**Task directions**:
Once you find the line with "SÅ JA. När borderterriern" in the data below, transcribe exactly each line from there to the line with "Student and Jon", inclusive, and nothing else. Drop the pictures.

Data START

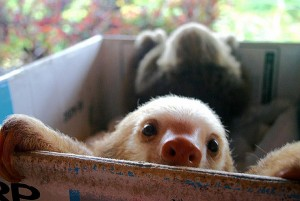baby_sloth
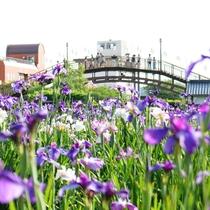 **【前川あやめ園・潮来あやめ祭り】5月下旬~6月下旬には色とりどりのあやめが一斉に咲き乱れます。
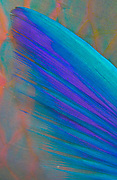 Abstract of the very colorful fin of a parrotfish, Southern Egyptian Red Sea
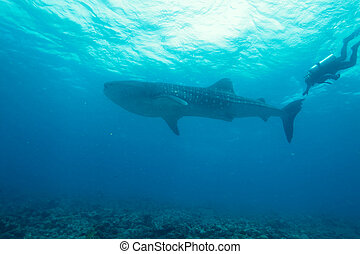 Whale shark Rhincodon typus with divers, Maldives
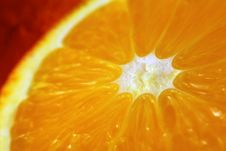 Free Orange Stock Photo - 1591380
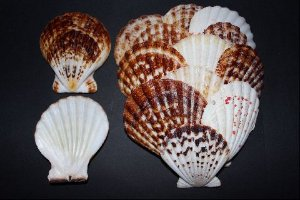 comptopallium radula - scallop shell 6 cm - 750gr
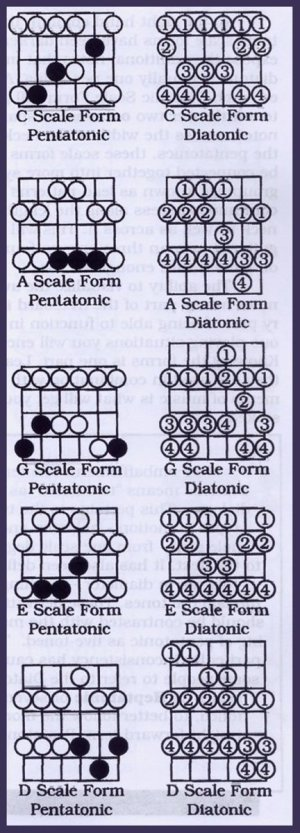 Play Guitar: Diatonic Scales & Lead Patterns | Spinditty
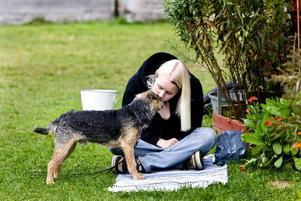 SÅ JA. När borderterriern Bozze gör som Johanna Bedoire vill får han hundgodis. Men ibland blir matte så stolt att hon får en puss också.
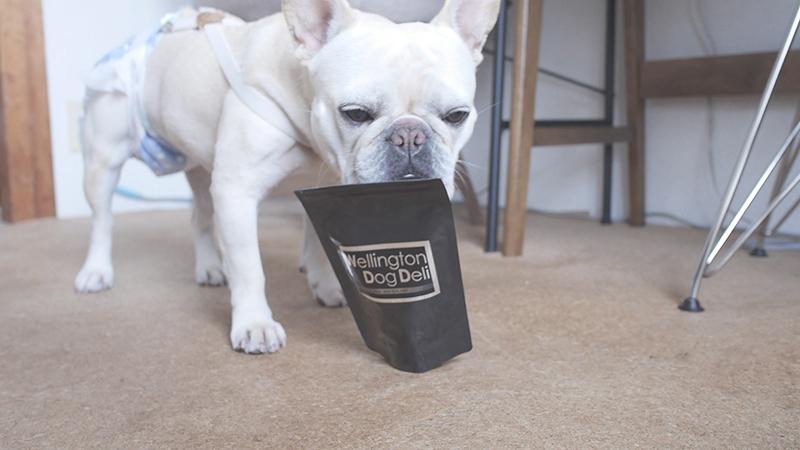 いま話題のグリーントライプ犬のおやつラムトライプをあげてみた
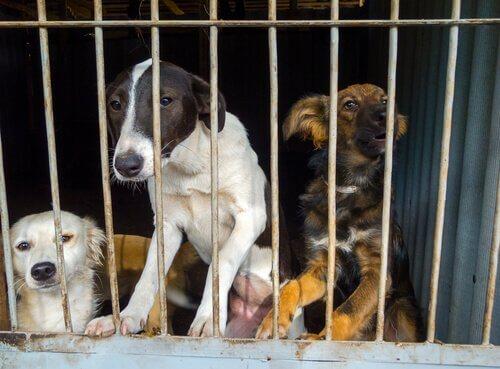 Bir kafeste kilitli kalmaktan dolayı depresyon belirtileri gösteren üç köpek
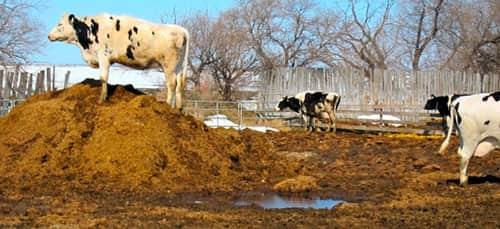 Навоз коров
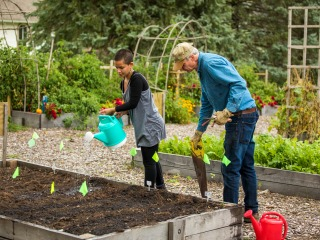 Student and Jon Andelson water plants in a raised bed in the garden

Data END
Data START

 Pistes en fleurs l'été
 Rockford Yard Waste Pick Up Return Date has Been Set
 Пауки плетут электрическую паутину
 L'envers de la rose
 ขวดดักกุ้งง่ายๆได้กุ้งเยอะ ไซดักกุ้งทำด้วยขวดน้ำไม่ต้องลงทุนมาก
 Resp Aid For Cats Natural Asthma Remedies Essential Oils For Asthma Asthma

Data END
Data START

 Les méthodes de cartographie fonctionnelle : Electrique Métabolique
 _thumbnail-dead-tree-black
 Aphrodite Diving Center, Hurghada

Data END

**Solved problem**:
 SÅ JA. När borderterriern Bozze gör som Johanna Bedoire vill får han hundgodis. Men ibland blir matte så stolt att hon får en puss också.
 いま話題のグリーントライプ犬のおやつラムトライプをあげてみた
 Bir kafeste kilitli kalmaktan dolayı depresyon belirtileri gösteren üç köpek
 Навоз коров
 Student and Jon Andelson water plants in a raised bed in the garden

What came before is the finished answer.